-- WORK ITEM --
Without including any images, repeat the listing below exactly.

-- SUPPLIED MATERIAL --
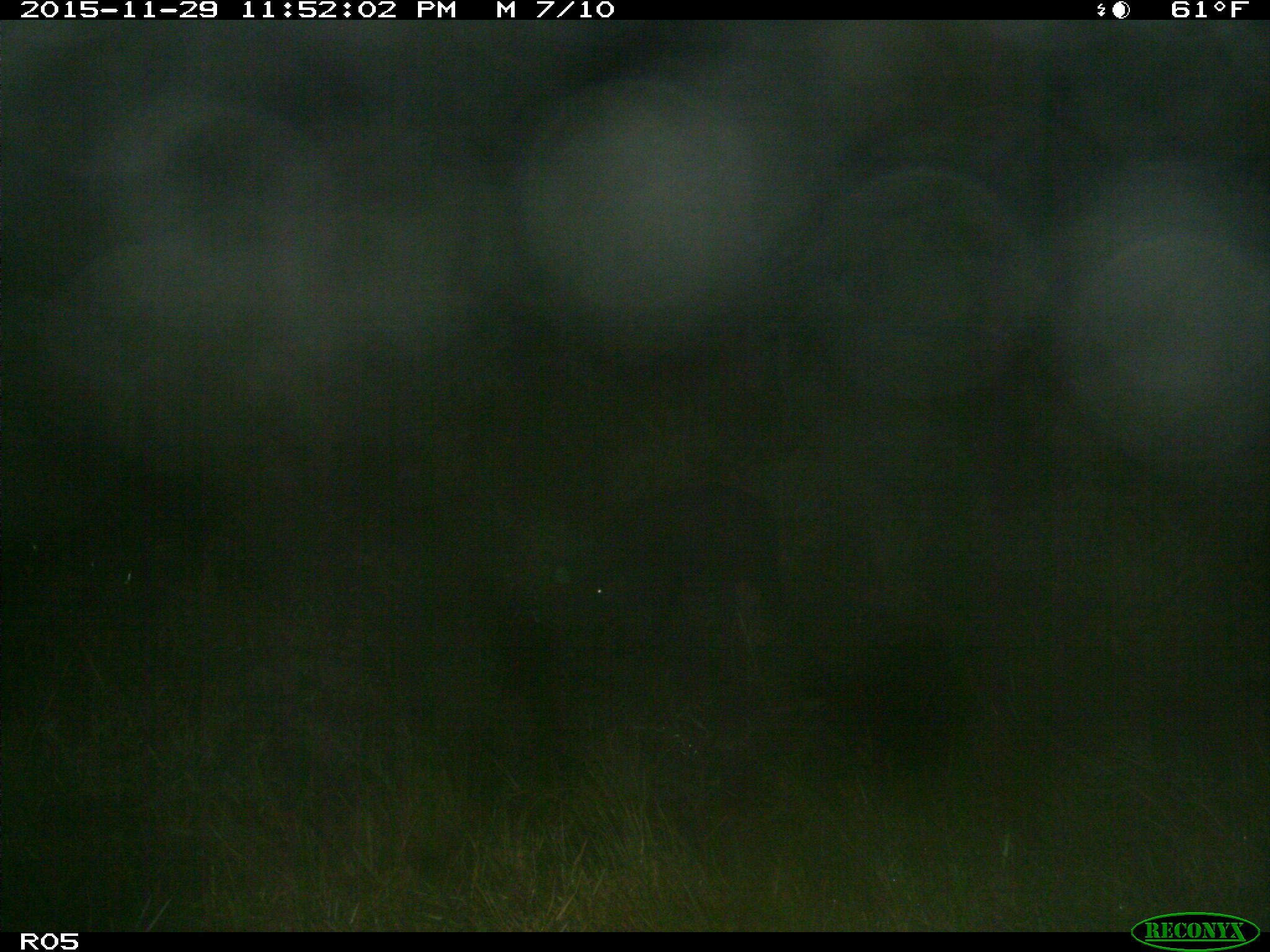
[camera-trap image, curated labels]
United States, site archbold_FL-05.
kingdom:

-- RESPONSE AREA --
[camera-trap image, curated labels]
United States, site archbold_FL-05.
kingdom:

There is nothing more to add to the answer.